_Given data_

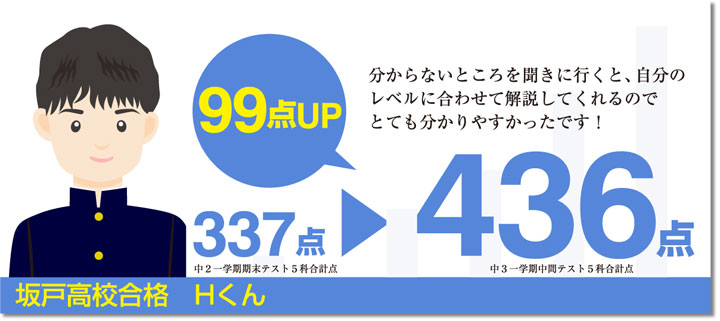 【定期テスト点数アップ】坂戸高校合格Hくん 分からないところを聞きに行くと、自分のレベルに合わせて解説してくれるのでとても分かりやすかったです!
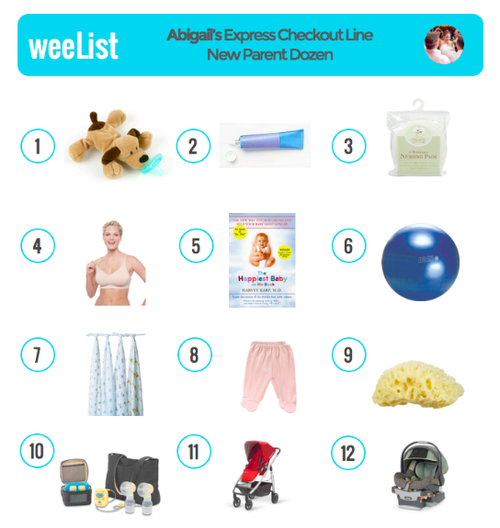 03dfeae01939 What are your top 12 must-haves for new parents  - weeSpring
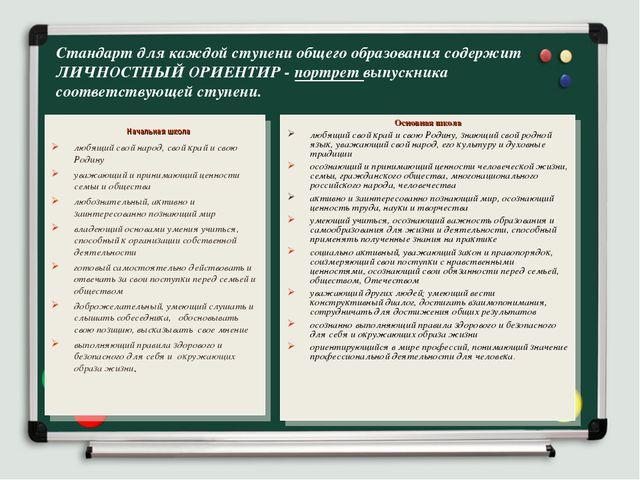 Стандарт для каждой ступени общего образования содержит ЛИЧНОСТНЫЙ ОРИЕНТИР -...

_What needs to be done_
Your response must consist of the material above, reproduced word for word, with the images omitted.

_Answer for the task_
 【定期テスト点数アップ】坂戸高校合格Hくん 分からないところを聞きに行くと、自分のレベルに合わせて解説してくれるのでとても分かりやすかったです!
 03dfeae01939 What are your top 12 must-haves for new parents  - weeSpring
 Стандарт для каждой ступени общего образования содержит ЛИЧНОСТНЫЙ ОРИЕНТИР -...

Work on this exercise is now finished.